L’amygdale, ou le noyau accumbens, et l’hippocampe se sont mis d’accord. Le message de cohésion est maintenant en route vers le cortex préfrontal. Situé dans le cortex cérébral, il a pour rôle d’organiser le raisonnement et de prendre les décisions. Après avoir pris connaissance des deux avis favorable à l’émotion choisie tout au début par l’amygdale ou le noyau accumbens, c’est bel et bien lui qui va ordonner le déclenchement de la réaction.

  • Les hormones et les neurotransmetteurs, essence même de la réaction cérébrale

Ca y est, le cortex préfrontal a choisi. L’individu doit être joyeux, en colère ou avoir peur, par exemple. Et c’est alors l’hypothalamus qui prend les choses en main. S’occupant des réactions corporelles et hormonales, il va commander la sécrétion et la libération d’hormones dans l’ensemble de l’organisme et dans le cerveau. Dans le même temps, les neurones vont également travailler d’arrache pied pour apporter leur contribution à la réaction chimique. C’est en effet dans les cellules nerveuses que se synthétisent les substances chimiques appelées neurotransmetteurs, qui se libéreront ensuite dans les synapses, zone de jonction avec une deuxième cellule, qu’elles soient nerveuses, musculaires, ou d’une glande. Pour passer dans la deuxième cellule, le neurotransmetteur doit se fixer à une substance chimique spécifique : le récepteur. Cette alors cette fixation qui provoquera la réponse de la part de la deuxième cellule. Les neurotransmetteurs les plus répandus dans les émotions sont probablement les catécholamines.

Prenons l’exemple de la Dopamine. Générateur de désirs en tout genre, elle se déverse en quantité dans l’encéphale, et plus particulièrement dans le noyau accumbens, lorsque la situation l’impose.
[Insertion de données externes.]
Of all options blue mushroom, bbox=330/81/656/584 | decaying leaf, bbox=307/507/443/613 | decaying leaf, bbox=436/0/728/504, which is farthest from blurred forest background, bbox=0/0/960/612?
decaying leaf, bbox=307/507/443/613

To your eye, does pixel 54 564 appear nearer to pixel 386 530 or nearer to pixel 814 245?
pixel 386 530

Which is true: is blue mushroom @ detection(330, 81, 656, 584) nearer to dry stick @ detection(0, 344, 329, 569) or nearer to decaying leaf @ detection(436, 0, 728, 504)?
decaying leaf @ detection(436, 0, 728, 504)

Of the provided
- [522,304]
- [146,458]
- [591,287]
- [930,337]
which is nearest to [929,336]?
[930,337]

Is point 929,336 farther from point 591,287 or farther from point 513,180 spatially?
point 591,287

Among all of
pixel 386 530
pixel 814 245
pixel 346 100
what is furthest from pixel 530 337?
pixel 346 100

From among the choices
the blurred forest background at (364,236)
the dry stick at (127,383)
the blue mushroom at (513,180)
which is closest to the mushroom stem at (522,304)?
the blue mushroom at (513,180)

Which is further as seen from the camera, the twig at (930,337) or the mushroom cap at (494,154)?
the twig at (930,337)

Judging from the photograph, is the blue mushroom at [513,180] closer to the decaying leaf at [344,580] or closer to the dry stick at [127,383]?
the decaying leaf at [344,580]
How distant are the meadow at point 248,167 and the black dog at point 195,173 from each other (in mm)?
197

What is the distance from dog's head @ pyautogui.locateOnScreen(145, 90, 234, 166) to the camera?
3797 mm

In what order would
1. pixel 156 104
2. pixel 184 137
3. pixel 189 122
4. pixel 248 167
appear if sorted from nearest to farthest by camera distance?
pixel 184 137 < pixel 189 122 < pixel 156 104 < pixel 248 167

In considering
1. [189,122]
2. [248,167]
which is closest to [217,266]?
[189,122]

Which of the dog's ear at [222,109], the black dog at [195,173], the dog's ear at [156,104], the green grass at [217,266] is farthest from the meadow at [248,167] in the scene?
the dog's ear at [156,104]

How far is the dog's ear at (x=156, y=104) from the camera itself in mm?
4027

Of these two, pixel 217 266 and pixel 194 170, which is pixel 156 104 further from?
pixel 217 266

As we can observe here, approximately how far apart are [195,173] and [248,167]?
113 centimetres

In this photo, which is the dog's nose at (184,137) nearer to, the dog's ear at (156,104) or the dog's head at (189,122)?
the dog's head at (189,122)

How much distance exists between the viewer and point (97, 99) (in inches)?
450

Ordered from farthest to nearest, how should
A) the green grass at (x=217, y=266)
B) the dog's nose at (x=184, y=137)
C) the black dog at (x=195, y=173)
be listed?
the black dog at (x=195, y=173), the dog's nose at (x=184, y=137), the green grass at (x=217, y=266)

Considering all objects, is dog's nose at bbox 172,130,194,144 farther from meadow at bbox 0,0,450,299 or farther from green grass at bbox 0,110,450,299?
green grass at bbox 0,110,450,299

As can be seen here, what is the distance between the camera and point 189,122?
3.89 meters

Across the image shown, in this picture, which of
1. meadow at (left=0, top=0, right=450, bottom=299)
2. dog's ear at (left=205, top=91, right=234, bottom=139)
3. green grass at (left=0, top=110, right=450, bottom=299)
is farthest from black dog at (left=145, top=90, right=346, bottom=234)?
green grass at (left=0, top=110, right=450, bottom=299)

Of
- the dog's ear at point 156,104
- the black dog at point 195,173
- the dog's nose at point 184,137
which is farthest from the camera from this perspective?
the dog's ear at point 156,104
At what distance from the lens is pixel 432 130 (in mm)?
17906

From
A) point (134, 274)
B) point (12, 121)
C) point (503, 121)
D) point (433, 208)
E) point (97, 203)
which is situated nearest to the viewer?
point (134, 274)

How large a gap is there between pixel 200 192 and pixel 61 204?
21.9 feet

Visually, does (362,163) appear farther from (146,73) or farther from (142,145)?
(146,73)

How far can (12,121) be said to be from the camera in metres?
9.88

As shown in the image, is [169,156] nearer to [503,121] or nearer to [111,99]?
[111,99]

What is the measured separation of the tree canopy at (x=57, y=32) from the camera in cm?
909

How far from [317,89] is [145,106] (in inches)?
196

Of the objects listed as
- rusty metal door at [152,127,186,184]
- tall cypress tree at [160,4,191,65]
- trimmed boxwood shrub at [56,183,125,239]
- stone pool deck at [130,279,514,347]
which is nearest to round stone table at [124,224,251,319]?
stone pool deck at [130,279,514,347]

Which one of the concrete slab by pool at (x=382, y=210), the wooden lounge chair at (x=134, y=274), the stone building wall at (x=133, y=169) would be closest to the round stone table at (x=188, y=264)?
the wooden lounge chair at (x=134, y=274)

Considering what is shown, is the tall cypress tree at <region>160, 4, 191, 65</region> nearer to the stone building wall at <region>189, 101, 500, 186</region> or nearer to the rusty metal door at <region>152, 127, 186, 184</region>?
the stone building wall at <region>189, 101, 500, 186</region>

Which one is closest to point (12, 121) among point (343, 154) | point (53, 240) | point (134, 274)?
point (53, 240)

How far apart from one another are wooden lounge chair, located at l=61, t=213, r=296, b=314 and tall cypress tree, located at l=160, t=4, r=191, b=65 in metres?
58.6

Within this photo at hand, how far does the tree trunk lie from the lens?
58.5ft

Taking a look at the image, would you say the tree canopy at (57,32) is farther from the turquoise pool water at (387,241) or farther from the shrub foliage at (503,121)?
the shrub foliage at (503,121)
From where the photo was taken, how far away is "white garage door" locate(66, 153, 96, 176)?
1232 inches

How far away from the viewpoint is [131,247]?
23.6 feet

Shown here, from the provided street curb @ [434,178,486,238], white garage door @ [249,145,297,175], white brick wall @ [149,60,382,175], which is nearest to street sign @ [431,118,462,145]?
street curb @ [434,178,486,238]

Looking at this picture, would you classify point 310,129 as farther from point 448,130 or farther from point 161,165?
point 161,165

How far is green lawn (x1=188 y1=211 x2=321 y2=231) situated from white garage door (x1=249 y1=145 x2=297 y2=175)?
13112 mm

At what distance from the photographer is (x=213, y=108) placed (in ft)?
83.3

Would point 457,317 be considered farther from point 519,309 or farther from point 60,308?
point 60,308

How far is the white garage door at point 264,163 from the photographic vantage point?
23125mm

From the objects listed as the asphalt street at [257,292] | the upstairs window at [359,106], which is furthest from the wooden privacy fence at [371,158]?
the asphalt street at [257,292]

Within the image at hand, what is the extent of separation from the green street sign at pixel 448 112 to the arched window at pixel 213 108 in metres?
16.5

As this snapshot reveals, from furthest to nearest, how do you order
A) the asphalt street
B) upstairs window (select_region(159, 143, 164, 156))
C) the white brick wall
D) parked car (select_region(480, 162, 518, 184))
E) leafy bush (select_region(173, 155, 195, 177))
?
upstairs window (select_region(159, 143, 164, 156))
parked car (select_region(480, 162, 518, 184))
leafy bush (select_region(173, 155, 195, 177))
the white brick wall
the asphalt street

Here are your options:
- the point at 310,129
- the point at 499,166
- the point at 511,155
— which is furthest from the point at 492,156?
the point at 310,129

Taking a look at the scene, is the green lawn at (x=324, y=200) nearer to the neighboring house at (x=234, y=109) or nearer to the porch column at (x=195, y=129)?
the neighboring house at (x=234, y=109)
A titre d’exemple, elle est largement sécrétée lorsque l’individu est amoureux ou bien lorsqu’il entre dans le circuit de la récompense [le circuit de récompense est la réaction chimique qui rend l’individu heureux lorsque celui-ci fait une action indispensable à la survie de l’espèce, tel que manger, boire, ou se reproduire, l’incitant ainsi à répéter cette action]. Imaginons par exemple que l’individu tombe amoureux. Le cortex préfrontal va alors choisir la joie et l’émerveillement comme émotions, et l’hypothalamus va répandre dans l’organisme, et dans le cerveau, les hormones et les neurotransmetteurs qui correspondent à ces deux émotions, comme la dopamine et la lulibérine par exemple. Le flot de dopamine répandu dans l’encéphale va forcer le cortex préfrontal à prendre une décision au sujet de l’heureux élu. Il va alors chercher plusieurs solutions, toujours en collaboration avec l’hippocampe et l’amygdale. La présence de proches vous ferait ainsi hésiter à aller le voir. Le cortex va alors modérer les ardeurs du noyau accumbens. Mais l’amour n’est pas si simple. Plus vous serez en compagnie de la personne aimée, plus votre désir va monter, et plus la concentration de dopamine dans le noyau accumbens sera importante. Arrivera le moment où il sera tellement excité que le cortex préfrontal ne pourra plus lui faire entendre raison et devra le laisser s’exprimer : vous trouverez le courage de lui avouer vos sentiments.

La situation peut ainsi se répéter en cas de peur, par exemple Un flux important d’adrénaline va inonder vos amygdales, à tel point que le cortex préfrontal ne pourra le calmer et devra la aussi le laisser s’exprimer : la peur est bel et bien lancée et l’organisme va réagir en ce sens.